To his surprise, Paul landed on Clozd.
At a previous company, he’d worked with Primary Intelligence, another win-loss provider that has since been acquired by Corporate Visions and rebranded as TruVoice.
"Honestly, we didn’t think we were going to buy Clozd when we started looking,” Paul said. “We used Primary Intelligence before and really liked them, and we started this evaluation thinking that we were going to go with them. But I picked two other options—because I wouldn’t be doing my job if I didn’t—and Clozd was the only company that looked like it was in the 21st century. Everybody else was really old school, whereas Clozd provides a dynamic platform, real-time reporting, and just a much more holistic and valuable offering.”
Because of its depth and objectivity, Clozd’s win-loss data delivers significant value beyond the CRM data provided by his sales team. In his experience, sellers tend to focus more on the price than on the product or relationship.
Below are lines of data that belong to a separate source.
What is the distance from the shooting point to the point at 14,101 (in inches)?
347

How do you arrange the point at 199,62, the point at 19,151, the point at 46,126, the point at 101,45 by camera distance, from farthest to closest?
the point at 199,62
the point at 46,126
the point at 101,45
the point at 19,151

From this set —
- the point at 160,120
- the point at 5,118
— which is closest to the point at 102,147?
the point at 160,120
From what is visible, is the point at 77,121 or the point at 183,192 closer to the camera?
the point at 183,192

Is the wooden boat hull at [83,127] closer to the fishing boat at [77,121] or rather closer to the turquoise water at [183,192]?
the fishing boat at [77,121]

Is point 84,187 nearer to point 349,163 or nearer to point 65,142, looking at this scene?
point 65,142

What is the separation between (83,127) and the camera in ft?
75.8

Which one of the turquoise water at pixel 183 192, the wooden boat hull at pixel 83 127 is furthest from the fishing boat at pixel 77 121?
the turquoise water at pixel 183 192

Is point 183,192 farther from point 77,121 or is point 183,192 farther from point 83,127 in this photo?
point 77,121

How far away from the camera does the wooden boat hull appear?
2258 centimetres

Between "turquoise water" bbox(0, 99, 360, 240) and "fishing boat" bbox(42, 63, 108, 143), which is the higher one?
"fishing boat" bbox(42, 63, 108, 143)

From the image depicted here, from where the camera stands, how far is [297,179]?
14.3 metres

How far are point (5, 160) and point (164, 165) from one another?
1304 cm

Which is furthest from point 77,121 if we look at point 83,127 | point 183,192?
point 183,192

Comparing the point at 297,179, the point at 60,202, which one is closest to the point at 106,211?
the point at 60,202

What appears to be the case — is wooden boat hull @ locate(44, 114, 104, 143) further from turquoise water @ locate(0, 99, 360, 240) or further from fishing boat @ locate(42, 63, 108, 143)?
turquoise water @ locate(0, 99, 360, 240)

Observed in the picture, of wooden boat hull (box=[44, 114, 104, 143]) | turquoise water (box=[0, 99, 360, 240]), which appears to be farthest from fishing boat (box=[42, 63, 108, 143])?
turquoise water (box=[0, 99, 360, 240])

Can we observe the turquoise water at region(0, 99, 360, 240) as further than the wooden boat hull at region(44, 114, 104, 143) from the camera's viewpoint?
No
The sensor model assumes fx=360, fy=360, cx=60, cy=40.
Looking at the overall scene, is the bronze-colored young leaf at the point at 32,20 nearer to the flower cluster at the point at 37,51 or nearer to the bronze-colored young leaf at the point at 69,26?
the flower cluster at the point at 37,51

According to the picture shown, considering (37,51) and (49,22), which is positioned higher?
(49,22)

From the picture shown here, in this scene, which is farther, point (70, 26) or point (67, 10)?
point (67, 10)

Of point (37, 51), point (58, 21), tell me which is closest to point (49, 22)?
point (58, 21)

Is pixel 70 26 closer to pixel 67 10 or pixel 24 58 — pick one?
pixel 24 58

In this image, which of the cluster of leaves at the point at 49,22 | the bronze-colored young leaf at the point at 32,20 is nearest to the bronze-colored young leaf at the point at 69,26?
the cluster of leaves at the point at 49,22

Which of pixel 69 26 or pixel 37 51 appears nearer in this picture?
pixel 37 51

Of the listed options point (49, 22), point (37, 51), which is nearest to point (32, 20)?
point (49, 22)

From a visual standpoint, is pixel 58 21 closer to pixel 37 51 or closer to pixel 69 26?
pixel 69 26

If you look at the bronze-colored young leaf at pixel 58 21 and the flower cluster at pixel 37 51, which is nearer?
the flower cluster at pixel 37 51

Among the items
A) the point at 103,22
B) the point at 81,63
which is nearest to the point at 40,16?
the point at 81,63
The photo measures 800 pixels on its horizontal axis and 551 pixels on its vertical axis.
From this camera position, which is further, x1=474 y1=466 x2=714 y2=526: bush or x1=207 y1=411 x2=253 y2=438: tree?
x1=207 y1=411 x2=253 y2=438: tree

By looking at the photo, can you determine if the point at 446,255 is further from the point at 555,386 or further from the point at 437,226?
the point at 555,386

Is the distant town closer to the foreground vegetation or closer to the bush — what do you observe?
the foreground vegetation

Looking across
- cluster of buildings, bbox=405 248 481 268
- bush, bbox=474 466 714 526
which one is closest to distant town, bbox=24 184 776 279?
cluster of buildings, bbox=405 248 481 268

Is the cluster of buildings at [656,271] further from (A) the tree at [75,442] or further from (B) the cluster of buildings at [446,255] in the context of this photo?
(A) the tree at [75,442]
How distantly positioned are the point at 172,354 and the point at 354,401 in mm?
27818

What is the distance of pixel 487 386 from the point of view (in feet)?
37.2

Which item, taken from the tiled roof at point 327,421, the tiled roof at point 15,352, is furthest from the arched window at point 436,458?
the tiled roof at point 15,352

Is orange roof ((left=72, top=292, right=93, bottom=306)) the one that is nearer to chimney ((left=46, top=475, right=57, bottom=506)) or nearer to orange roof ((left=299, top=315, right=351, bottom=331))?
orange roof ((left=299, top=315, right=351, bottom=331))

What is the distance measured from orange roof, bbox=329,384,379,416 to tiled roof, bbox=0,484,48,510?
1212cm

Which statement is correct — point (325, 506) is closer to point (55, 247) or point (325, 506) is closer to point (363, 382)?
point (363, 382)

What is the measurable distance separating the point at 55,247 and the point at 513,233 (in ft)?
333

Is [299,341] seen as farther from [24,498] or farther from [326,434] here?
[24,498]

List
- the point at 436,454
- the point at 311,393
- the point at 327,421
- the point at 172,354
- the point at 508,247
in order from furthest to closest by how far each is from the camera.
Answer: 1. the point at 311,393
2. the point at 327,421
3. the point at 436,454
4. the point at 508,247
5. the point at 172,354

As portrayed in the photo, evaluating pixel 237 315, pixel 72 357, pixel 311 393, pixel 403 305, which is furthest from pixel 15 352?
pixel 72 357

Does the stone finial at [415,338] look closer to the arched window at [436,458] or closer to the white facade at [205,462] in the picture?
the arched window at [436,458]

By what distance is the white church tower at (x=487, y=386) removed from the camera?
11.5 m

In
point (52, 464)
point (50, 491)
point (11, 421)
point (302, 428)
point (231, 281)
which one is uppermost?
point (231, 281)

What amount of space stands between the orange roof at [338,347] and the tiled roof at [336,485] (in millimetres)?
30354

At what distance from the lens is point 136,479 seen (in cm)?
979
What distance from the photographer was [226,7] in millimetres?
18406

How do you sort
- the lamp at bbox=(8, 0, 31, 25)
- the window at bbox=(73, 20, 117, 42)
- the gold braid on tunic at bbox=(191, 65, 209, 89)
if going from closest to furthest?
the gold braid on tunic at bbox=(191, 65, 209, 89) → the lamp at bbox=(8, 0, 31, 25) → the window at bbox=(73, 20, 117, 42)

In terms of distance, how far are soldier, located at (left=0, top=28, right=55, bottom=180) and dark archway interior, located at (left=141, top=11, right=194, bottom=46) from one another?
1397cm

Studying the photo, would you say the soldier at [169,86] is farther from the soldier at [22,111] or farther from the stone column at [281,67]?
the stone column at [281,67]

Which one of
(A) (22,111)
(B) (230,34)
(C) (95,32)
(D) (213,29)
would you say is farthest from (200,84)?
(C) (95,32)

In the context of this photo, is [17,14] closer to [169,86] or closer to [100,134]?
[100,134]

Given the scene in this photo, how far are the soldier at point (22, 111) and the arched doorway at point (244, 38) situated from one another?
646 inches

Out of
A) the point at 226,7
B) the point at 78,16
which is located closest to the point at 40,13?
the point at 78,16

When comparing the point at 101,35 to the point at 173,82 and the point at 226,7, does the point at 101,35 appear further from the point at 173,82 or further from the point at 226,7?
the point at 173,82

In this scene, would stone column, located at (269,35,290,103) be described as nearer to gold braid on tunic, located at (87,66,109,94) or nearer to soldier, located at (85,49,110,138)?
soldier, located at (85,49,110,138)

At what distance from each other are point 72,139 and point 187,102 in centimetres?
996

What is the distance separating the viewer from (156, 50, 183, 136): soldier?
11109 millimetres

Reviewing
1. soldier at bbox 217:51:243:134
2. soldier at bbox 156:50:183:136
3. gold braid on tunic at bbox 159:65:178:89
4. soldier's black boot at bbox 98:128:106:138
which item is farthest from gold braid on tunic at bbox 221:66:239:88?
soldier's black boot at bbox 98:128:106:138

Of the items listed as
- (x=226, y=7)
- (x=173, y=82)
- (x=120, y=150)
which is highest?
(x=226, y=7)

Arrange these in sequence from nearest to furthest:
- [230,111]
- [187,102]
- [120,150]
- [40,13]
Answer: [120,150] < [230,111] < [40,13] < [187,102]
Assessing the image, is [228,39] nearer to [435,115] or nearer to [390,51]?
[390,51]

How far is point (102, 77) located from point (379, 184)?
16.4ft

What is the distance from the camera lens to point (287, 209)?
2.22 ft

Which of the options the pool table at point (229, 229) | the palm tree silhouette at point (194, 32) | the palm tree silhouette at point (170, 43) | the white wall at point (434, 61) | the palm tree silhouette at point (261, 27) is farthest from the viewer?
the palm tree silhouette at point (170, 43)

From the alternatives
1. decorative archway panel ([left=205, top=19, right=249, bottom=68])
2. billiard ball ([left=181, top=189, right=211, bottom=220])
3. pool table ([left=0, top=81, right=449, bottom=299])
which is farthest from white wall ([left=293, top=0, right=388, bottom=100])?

“When we have a very specific thing we’re going after—like ‘Did we raise our prices too much?’—that’s something where the sellers are always going to say yes. The price is always too high. We can’t discount enough. With Clozd, we’re coming in with specific questions about a wider variety of factors. It’s more of an initiative to find out if the operational things we’re putting in place at the highest level are working or not, and how they’re affecting sales execution.”
Using win-loss interviews, Paul can dig into the real reasons his buyers made their final decision—which sometimes includes, but is certainly not limited to, the price. In this way, the win-loss data helps him develop a complete picture of what matters most to his buyers.
“I think I could do an ok job with the data we pull from Salesforce, but it’s not the same,” he said. “The closed-lost reporting we have in our CRM is just one data point that the seller selects, while Clozd is much more objective and holistic—we get 10 data points about what we did well, where we can improve, and more. It’s just a bigger and healthier source of data for us.”
Using customer feedback to foster a culture of improvement
Paul sees great value in giving his customers a voice—and then being able to share that unbiased feedback with key stakeholders throughout Datacor’s organization.
“Clozd did one interview a few weeks ago where they were comparing our CRM product with our competitors’, and I fired it over to our head of product and said, ‘Hey, you’ve got to listen to this, man, because I’ve never heard this level of detail before.’ It was like inventing fire. He thought it was the coolest thing ever to hear what our customers were saying—even though it was critical of our product.”
That type of critical feedback can be enormously beneficial—as long as your team has a growth mindset.
This hasn’t always been the case at Datacor and its subsidiaries.
Paul recently migrated each company’s Salesforce instances into one. Prior to that, he said, Datacor’s win rate—as documented in their CRM—hovered around 99 percent.
“They only put in stuff they knew they were going to win,” he said. “So even getting to a point where we’re talking about losses has been a mentality shift. Like, it’s ok to lose, and it’s ok to mark something as lost as long as we can learn something from it that’s going to inform our product or processes moving forward. Good things can come from our losses if we’re honest with ourselves and we capture some insights that help us improve.”